A 50 point check-list for business legal security

  1. Make sure that legal ownership assets used in the business are actually owned by the business.
  2. Get written copyright assignments from designers, authors, software and web developers and appropriate warranties of originality.
  3. Check the terms and conditions of third party suppliers of services to ensure you legally own any deliverables they create.
  4. Do not rely on a terminable licence for key business assets; take an assignment or a perpetual royalty-free licence.
  5. Always negotiate when taking or granting a licence (term, option to renew, notice period, warranties, conditions etc).
  6. Make sure new shareholders assign the assets that they are bringing to the party to the business as a condition of the issue of their shares.
  7. Check every name, trademark, slogan and design you use to ensure it does not infringe any third-party rights.
  8. Do not use a name, slogan or logo without filing a registered trademark application.
  9. Check the patentability of your inventions before disclosure or marketing.
  10. Patent your novel inventions if patentable.
  11. Register your designs as UK or EU Registered Designs.
  12. Insist on non-disclosure agreements as prelude to deal negotiations.
  13. When buying, consider milestone payments and a retention.
  14. When buying, obtain contractual warranties and indemnities from sellers.
  15. When buying, carry out as much due diligence as is possible.
  16. When selling, get deferred payments guaranteed or secured.
  17. Agree terms of ’soft’ loan capital up-front to avoid sudden repayment demands by investors.

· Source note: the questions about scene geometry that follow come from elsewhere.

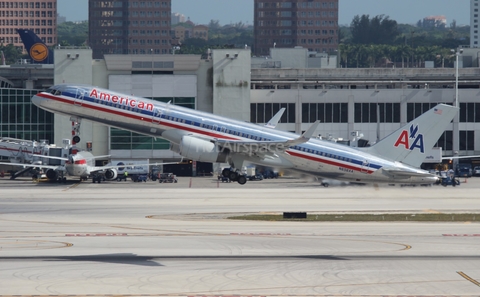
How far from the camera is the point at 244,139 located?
7412 cm

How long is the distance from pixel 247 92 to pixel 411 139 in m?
56.1

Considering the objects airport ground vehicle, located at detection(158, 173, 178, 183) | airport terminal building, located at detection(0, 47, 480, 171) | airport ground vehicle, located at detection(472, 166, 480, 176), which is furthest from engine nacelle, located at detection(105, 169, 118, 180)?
airport ground vehicle, located at detection(472, 166, 480, 176)

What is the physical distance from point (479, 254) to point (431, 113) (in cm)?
2927

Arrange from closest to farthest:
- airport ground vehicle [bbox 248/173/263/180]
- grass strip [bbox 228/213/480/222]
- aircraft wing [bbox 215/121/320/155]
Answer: grass strip [bbox 228/213/480/222] < aircraft wing [bbox 215/121/320/155] < airport ground vehicle [bbox 248/173/263/180]

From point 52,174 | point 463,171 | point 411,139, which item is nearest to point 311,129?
point 411,139

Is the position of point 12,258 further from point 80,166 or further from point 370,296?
point 80,166

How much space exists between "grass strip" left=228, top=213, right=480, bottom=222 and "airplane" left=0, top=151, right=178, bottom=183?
4548 centimetres

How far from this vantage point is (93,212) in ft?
236

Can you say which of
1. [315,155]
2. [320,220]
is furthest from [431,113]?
[320,220]

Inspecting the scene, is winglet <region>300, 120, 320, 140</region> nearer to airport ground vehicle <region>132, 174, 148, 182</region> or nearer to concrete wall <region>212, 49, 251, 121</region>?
airport ground vehicle <region>132, 174, 148, 182</region>

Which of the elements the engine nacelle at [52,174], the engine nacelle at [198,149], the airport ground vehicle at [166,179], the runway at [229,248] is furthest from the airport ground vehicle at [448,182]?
the engine nacelle at [52,174]

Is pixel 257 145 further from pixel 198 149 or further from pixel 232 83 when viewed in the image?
pixel 232 83

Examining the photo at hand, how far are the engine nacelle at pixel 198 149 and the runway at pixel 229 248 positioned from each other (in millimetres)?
5098

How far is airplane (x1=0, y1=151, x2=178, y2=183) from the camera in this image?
4304 inches
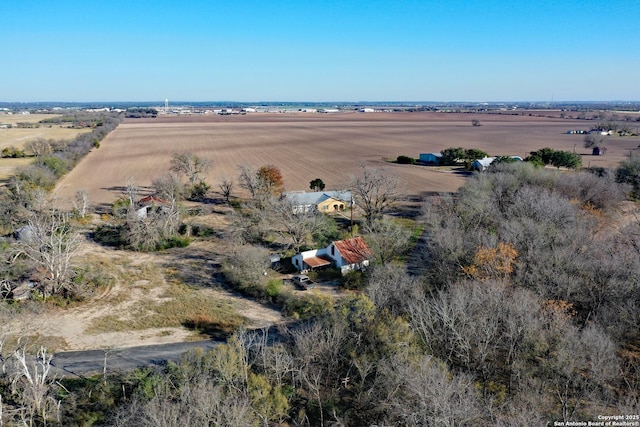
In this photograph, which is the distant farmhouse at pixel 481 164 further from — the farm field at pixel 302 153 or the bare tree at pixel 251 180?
the bare tree at pixel 251 180

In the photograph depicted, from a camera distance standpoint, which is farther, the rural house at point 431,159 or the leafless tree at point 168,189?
the rural house at point 431,159

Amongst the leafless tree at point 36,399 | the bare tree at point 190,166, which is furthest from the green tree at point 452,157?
the leafless tree at point 36,399

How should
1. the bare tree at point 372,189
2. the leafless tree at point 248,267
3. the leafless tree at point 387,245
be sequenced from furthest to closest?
1. the bare tree at point 372,189
2. the leafless tree at point 387,245
3. the leafless tree at point 248,267

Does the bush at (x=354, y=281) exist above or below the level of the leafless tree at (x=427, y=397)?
below

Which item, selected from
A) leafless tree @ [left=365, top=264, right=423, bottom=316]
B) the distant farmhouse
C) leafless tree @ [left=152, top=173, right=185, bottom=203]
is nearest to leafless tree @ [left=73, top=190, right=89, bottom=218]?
leafless tree @ [left=152, top=173, right=185, bottom=203]

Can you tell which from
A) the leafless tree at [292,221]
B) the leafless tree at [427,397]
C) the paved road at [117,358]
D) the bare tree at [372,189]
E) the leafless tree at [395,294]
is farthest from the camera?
the bare tree at [372,189]

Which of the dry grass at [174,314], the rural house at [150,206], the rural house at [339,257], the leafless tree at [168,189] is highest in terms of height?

  18. Consider weighted voting rights for business founders who go below 50%.
  19. Ensure shareholders, employees and consultants agree non-compete obligations.
  20. Ensure post-termination non-competes are reasonable and enforceable.
  21. Protect customer-base and goodwill by including non-solicitation obligations in employee contracts.
  22. Protect investment in staff by including non-poaching obligations in employee contracts.
  23. Impose strict confidentiality obligations on people involved in the business.
  24. Ensure confidentiality obligations continue after termination of involvement.
  25. Draw up an appropriate Shareholders Agreement for multiple shareholders.
  26. Consider list of ‘reserved issues’ requiring unanimous shareholder consent to implement.
  27. Do business under your own clearly-drafted standard terms and conditions of business.
  28. Bring your terms and conditions to the attention of customers before they commit to buy.
  29. Make share ownership by partners and staff subject to performance criteria.
  30. Provide that employee shares vest over a reasonable period of time.
  31. Make employee shares subject to sell-back obligation if they leave for any reason.
  32. Provide a procedure for the fair valuation of shares of leaving employee.
  33. Encourage employee loyalty by providing for nil value on share buy-back in first 2-3 years.
  34. Consider discounted (or nil) value for shareholder employees dismissed for breach or wrongdoing.
  35. Control the ability to sell the business by imposing ‘drag-along’ terms on minority shareholders.
  36. Consider share purchase assurance to buy back shares of deceased shareholder from the estate.
  37. Consider a contractual dispute resolution procedure to avoid dead-lock or formal proceedings.
  38. Build business value by obtaining written contracts with customers and clients.
  39. Consider minimum term commitments from customers and clients and long notice period.
  40. Register under the Data Protection Act if applicable.
  41. Negotiate favourable written agreements with all suppliers.
  42. In supplier contracts, seek exclusivity, initial minimum term, renewal rights and long notice period.
  43. When granting exclusivity ensure minimum performance criteria as a condition of such exclusivity.
  44. Consider legal expenses insurance and After the Event Insurance when engaging in legal proceedings.
  45. Ensure your business operates within its industry standards and applicable statutory framework.
  46. Agree an appropriate Grievance and Disciplinary Procedure and stick to it.
  47. Do not terminate any contract of employment without taking legal advice.
  48. Never rely on a calculation or valuation carried out by accountants that are being instructed or paid by someone else.
  49. Always seek a personal guarantee of payment or performance from principals of an SME business.
  50. When dealing with a group of companies, seek guarantee of payment or performance by holding company.
              …..and never give anyone a signed, blank cheque.